Varun Duggirala, co-founder and content chief at The Glitch, notes that in recent years, content consumers have steadily been shifting their consumption, in part, from active to passive – one that doesn’t require full focus, but can be consumed alongside other activities, and over longer periods. “Passive content consumption builds a deeper relationship between creator and consumer because it has a stronger subliminal impact. And audio has facilitated this shift,” he says. According to him brands will start investing in pure play audio content. He adds that the real trick for monetisation though, is to bring them all together – podcasts, live social audio, social content and other audio forms – and build them at scale.
- ComplexCon – Embedded a radio station into its digital fabric. Visitors (all 100k of them), who entered as avatars, bought from branded virtual shops and attended live gigs could also shop radio-related merch.
- Samsung successfully re-engineered its London flagship into a live broadcast hub.
- The Drum and Spotify have launched a special three-part podcast series themed around the ‘Future of Audio’, ‘Storytelling through Sound’ and ‘Innovation: The Future of Audio’ with all episodes now live on Spotify.
- Bookstores being closed due to the pandemic has resulted in more audiobook titles being released than ever before. Major publishers such Audible, Hachette Audio, HarperCollins, Macmillan, Penguin Random House, and Simon & Schuster have said that they have been investing in opening more studios and narrators in order to speed up production.
- Apple is experimenting with something new with spoken word content. US listeners can stream 13 audiobooks based on books by musicians including Questlove, Rakim, Patti Smith, Pete Townshend, Kim Gordon and Debbie Harrie. They’re part of the main Apple Music service, and thus offered within their subscription system.
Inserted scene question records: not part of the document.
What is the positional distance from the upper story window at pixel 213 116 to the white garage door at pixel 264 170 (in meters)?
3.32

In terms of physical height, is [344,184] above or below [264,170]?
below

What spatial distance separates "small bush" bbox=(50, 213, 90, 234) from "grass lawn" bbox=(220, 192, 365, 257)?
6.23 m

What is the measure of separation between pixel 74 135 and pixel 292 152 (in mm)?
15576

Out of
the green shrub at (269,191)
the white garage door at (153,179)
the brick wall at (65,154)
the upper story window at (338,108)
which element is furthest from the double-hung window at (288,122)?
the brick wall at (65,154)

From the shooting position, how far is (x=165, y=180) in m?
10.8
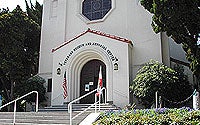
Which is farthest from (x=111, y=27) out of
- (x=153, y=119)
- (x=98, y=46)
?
(x=153, y=119)

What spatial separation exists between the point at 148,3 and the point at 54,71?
7959 millimetres

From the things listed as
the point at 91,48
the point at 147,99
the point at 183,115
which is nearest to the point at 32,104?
the point at 91,48

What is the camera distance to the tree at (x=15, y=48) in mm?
18672

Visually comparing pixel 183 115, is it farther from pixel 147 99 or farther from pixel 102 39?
pixel 102 39

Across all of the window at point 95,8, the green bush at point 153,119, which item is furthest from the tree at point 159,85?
the window at point 95,8

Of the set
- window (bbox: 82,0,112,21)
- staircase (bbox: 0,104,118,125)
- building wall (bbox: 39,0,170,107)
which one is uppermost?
window (bbox: 82,0,112,21)

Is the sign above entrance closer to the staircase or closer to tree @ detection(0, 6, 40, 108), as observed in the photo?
tree @ detection(0, 6, 40, 108)

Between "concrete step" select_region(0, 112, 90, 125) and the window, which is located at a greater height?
Result: the window

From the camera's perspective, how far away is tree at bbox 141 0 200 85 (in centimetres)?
1155

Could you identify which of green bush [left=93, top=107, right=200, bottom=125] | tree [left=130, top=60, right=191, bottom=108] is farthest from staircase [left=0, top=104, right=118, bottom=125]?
tree [left=130, top=60, right=191, bottom=108]

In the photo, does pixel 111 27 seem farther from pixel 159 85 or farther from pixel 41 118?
pixel 41 118

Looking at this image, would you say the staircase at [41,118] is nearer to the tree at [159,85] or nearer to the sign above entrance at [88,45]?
the tree at [159,85]

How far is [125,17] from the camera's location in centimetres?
1886

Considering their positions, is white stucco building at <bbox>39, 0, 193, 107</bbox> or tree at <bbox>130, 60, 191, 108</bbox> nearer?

- Overdrive is going to be launching a digital Covid response collection available to libraries for free. The first set of titles donated by OverDrive will be a Kids & Teens bundle including hundreds of ebooks, audiobooks, and Read-Alongs from Rosen Publishing, Lerner Publishing Group, Britannica Digital Learning, Triangle Interactive, and other participating publishers. The company is also working with major publishers for a Adult Fiction and Nonfiction collections.
Audio creators are on the rise.
Brands are starting to sponsor rooms on Clubhouse. In March, influencer marketing platform, Izea, sponsored a Clubhouse room called “The Value of Influencer Platforms” hosted by Lissette Calveiro who is also an influencer herself. Currently there isn’t functionality built into Clubhouse that will facilitate money exchange between influencers and brands, but Clubhouse has begun a new experiment on Creator Payments.
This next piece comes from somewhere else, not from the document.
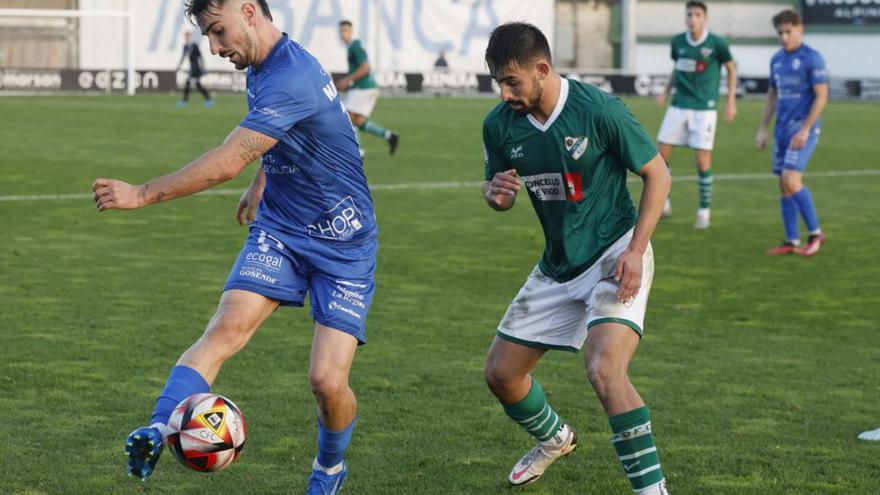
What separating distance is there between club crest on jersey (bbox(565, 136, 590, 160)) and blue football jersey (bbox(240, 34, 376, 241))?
89 centimetres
With live social audio you can’t fake it. Brands will have to be truly authentic for consumers to want to engage with them. Hard-sell isn’t encouraged in this space. So the focus will have to be on transparency and building content and audience on the platform of trust. The focus will have to be on creating high quality, high value shows/content. With global ad spend on digital audio advertising projected to reach $4.5bn this year and the number of listeners set to exceed 976 million, according to Statista data, this is one medium that marketers and advertisers cannot afford to ignore.
Now onto Cannes!
For now, it’s back to preparing to judge at Cannes and celebrating the power of creativity in the Audio category. Will we see some of the above trends reflected this year or is it still too early to witness the weird and wonderful new ways brands are connecting with their consumers?
Personally, I’m interested to see how brands will use these trends creatively, not just adopt social audio as a channel strategy. Those that do will win the true fame, whether this year or next.